Dikenal sebagai "gigi industri", tungsten memiliki ciri kekerasan dan ketahanan aus yang tinggi, dan merupakan bahan baku inti karbida semen, yang merupakan komponen kunci mata bor tricone dan alat pengeboran lainnya. Sebagai peralatan inti untuk pengeboran dan penambangan minyak, mata bor tricone memerlukan tungsten karbida dalam jumlah besar untuk mahkota dan bagian tahan ausnya. Biaya bahan baku tungsten menyumbang 15%-25% dari biaya produksi alat pengeboran. Lonjakan harga tungsten yang terus menerus secara langsung meningkatkan ambang batas produksi alat pengeboran.
Logika inti dari putaran kenaikan harga tungsten ini adalah ketidakseimbangan antara penawaran dan permintaan: di sisi penawaran, kuota penambangan bijih tungsten dalam negeri telah diperketat, pengawasan lingkungan menjadi lebih ketat, sejumlah besar tambang kecil dan menengah telah ditarik, pelepasan kapasitas produksi baru di luar negeri berjalan lambat, dan ditambah dengan pengetatan kontrol ekspor, pasokan tungsten global tetap terbatas; Di sisi permintaan, permintaan di bidang-bidang yang sedang berkembang seperti kawat tungsten fotovoltaik, penimbunan militer, dan semikonduktor telah melonjak, sementara permintaan akan peralatan pengeboran dan peralatan pemotong tradisional terus pulih, sehingga semakin memperkuat kontradiksi pasokan-permintaan.
Untuksedikit triconedan perusahaan alat pengeboran lainnya, lonjakan harga tungsten telah membawa tekanan ganda: di satu sisi, biaya produksi meningkat secara signifikan, beberapa produsen alat pengeboran skala kecil dan menengah mengalami inversi biaya, yang mengakibatkan pengurangan produksi dan penundaan pesanan; di sisi lain, sebagai barang habis pakai, peralatan pengeboran menghadapi persaingan pasar yang ketat, dan perusahaan sulit untuk mengalihkan semua tekanan biaya ke sektor hilir, yang menyebabkan tekanan terus-menerus pada margin laba kotor.

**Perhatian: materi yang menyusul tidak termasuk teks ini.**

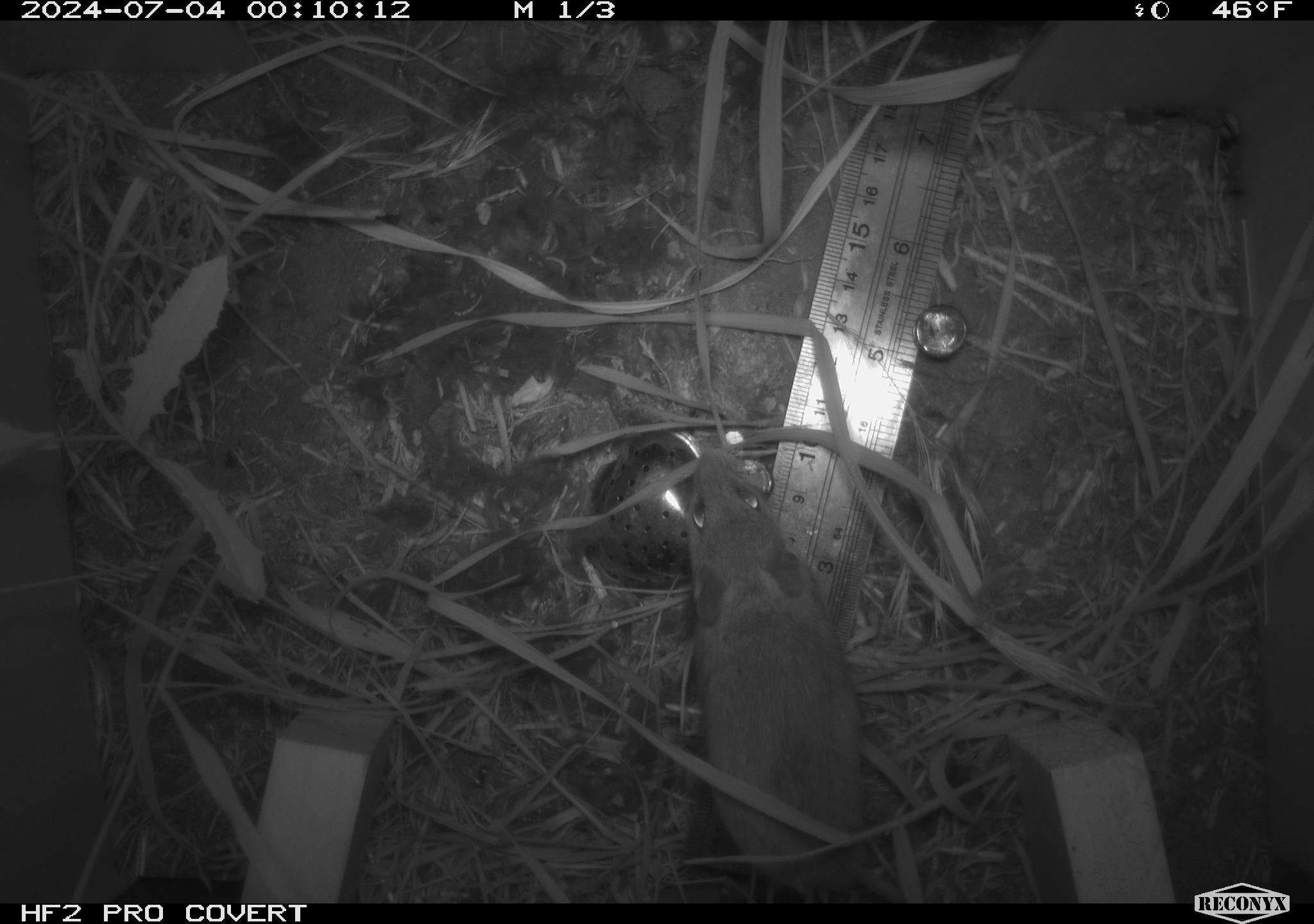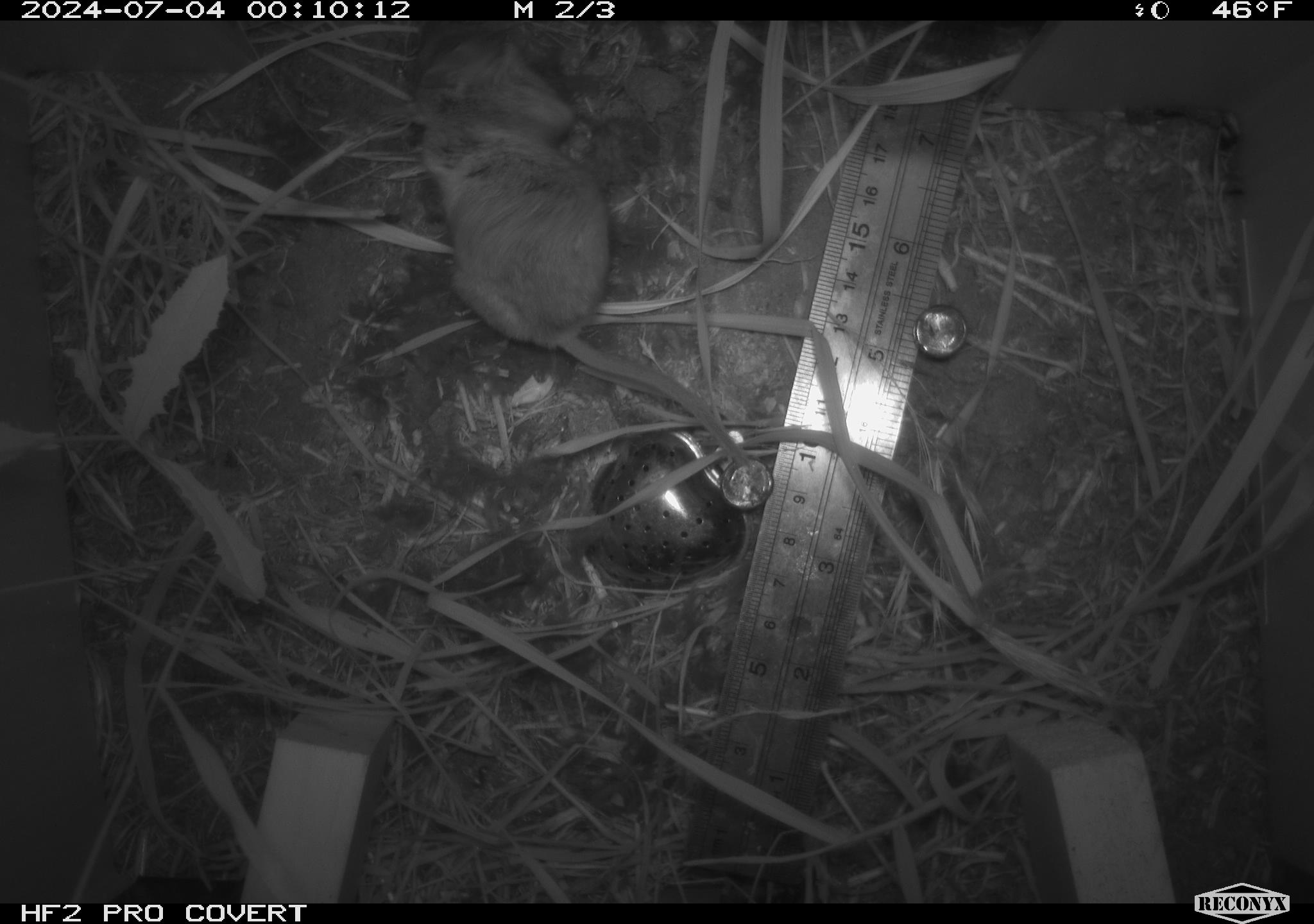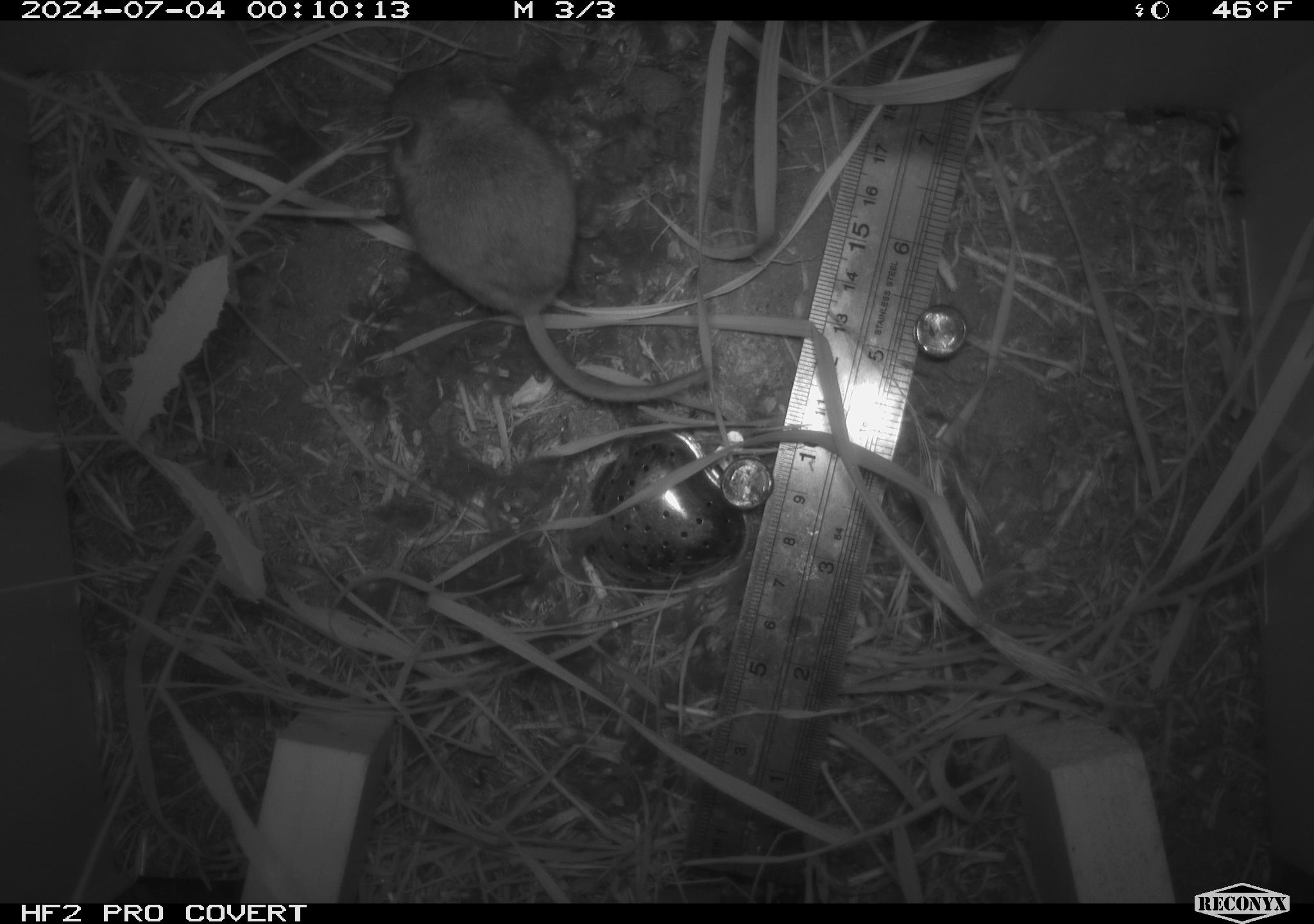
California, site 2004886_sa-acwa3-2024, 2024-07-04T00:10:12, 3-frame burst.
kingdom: Animalia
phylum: Chordata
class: Mammalia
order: Rodentia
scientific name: Rodentia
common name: mouse species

Dalam jangka pendek, pengoperasian harga tungsten tingkat tinggi sulit diubah, dan industri alat pengeboran akan mempercepat perombakan tersebut. Perusahaan-perusahaan terkemuka akan mencerna biaya melalui kontrak jangka panjang untuk mengunci harga dan optimalisasi teknologi, sementara produsen skala kecil dan menengah akan menghadapi risiko eliminasi. Dalam jangka panjang, seiring dengan semakin menonjolnya nilai strategis tungsten, perusahaan peralatan pengeboran hanya dapat fokus pada peningkatan kelas atas dan ringan serta meningkatkan tingkat pemanfaatan bahan baku tungsten untuk mendapatkan pijakan yang kokoh di bawah tekanan biaya tinggi.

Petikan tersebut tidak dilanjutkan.